ASSIGNMENT: The data below should be transcribed in full, with no picture included.
▬▬▬
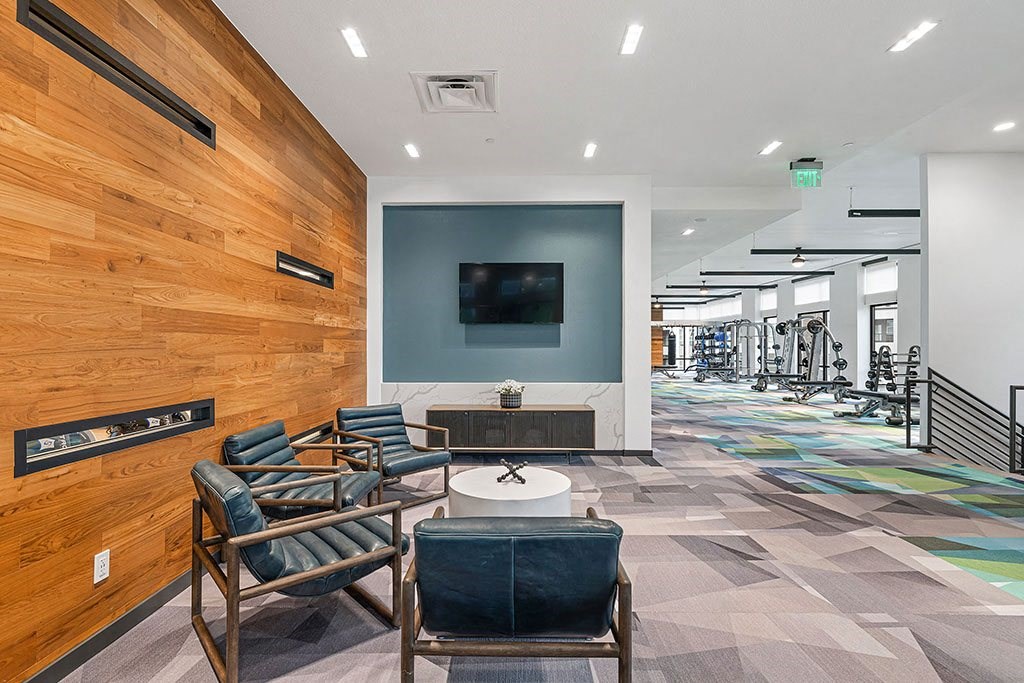the lobby of a gym with chairs and a television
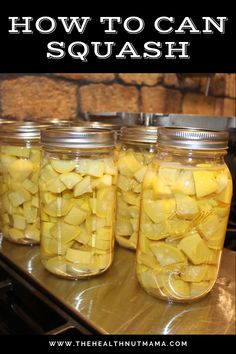 four jars filled with pickles sitting on top of a counter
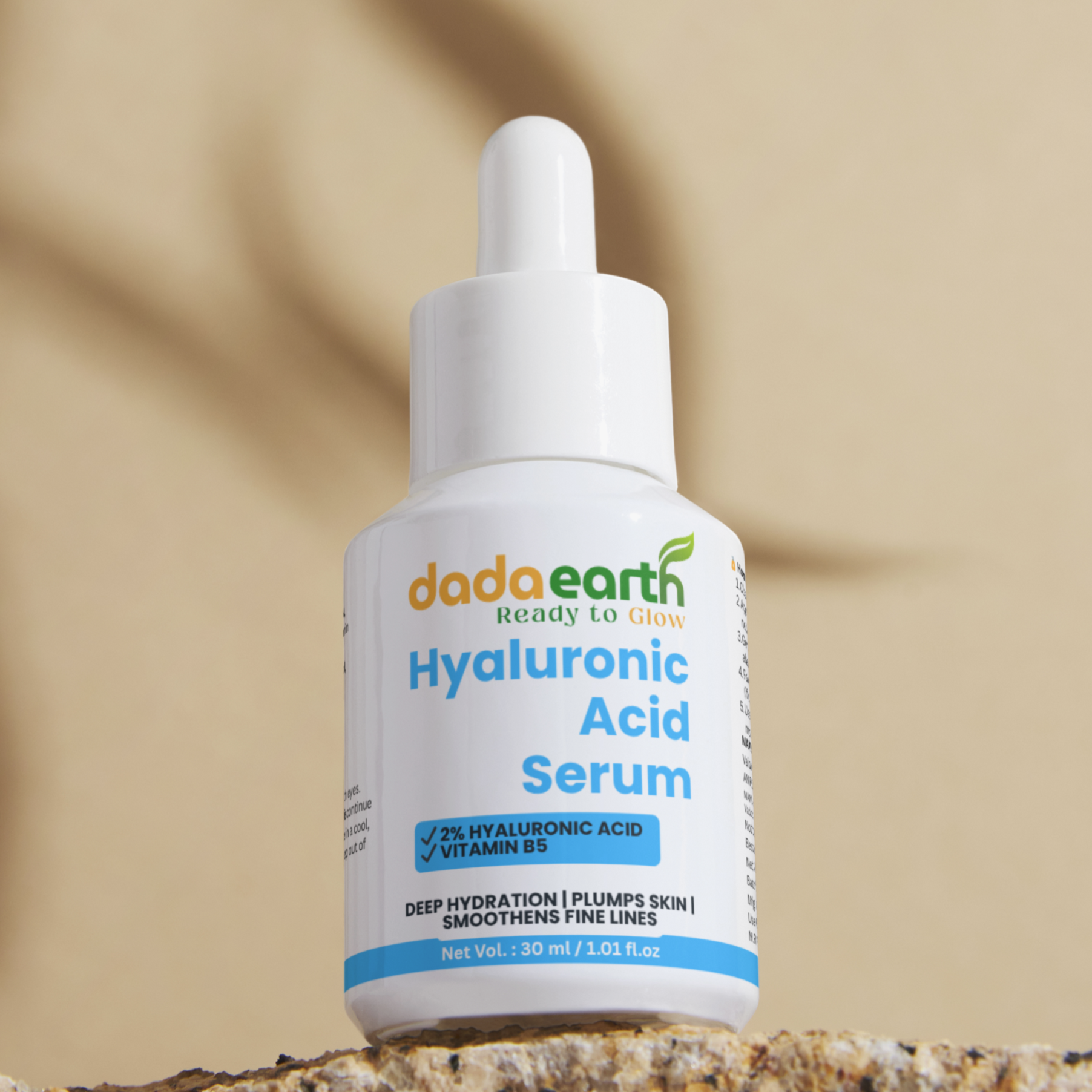 Bottle of Dada Earth Hyaluronic Acid Serum on a stone surface with a beige background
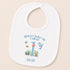A white baby bib with a personalized design featuring a cartoon image of a dolphin and the text "When I wake up I will be Jacob" along with a number 1.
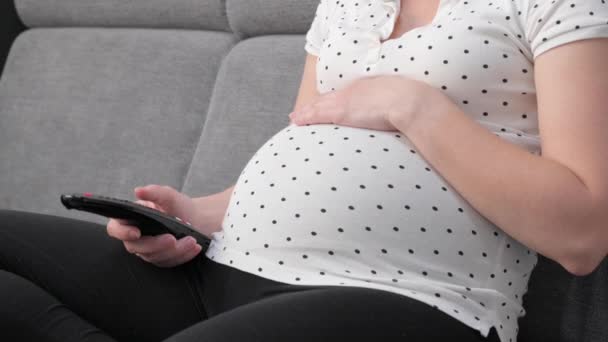 Gravid Kvinde Med Fjernbetjening Ser Mens Sidder Sofaen Derhjemme Ukendt – Stock-video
▬▬▬
ANSWER SPACE:
the lobby of a gym with chairs and a television
 four jars filled with pickles sitting on top of a counter
 Bottle of Dada Earth Hyaluronic Acid Serum on a stone surface with a beige background
A white baby bib with a personalized design featuring a cartoon image of a dolphin and the text "When I wake up I will be Jacob" along with a number 1.
 Gravid Kvinde Med Fjernbetjening Ser Mens Sidder Sofaen Derhjemme Ukendt – Stock-video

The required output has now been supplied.